• Short problem
Copy every one of the rows below word for word, leaving the pictures out of your copy.

(Entries drawn from a collection)
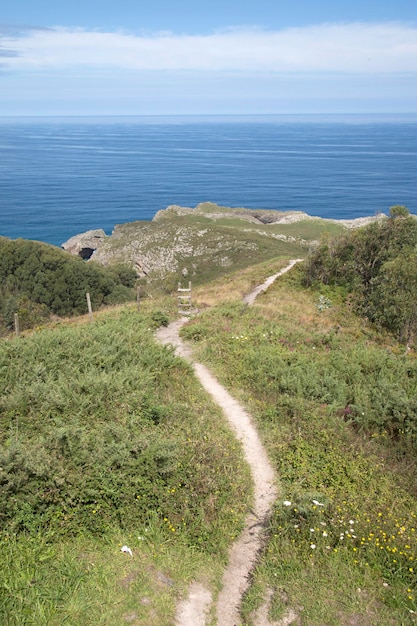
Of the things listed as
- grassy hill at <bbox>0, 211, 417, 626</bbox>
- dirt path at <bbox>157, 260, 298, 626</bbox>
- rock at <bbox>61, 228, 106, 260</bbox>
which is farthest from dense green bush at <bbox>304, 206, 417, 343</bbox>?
rock at <bbox>61, 228, 106, 260</bbox>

• Solution for this task
Of the things listed as
- grassy hill at <bbox>0, 211, 417, 626</bbox>
- dirt path at <bbox>157, 260, 298, 626</bbox>
- rock at <bbox>61, 228, 106, 260</bbox>
which is farthest from dense green bush at <bbox>304, 206, 417, 343</bbox>?
rock at <bbox>61, 228, 106, 260</bbox>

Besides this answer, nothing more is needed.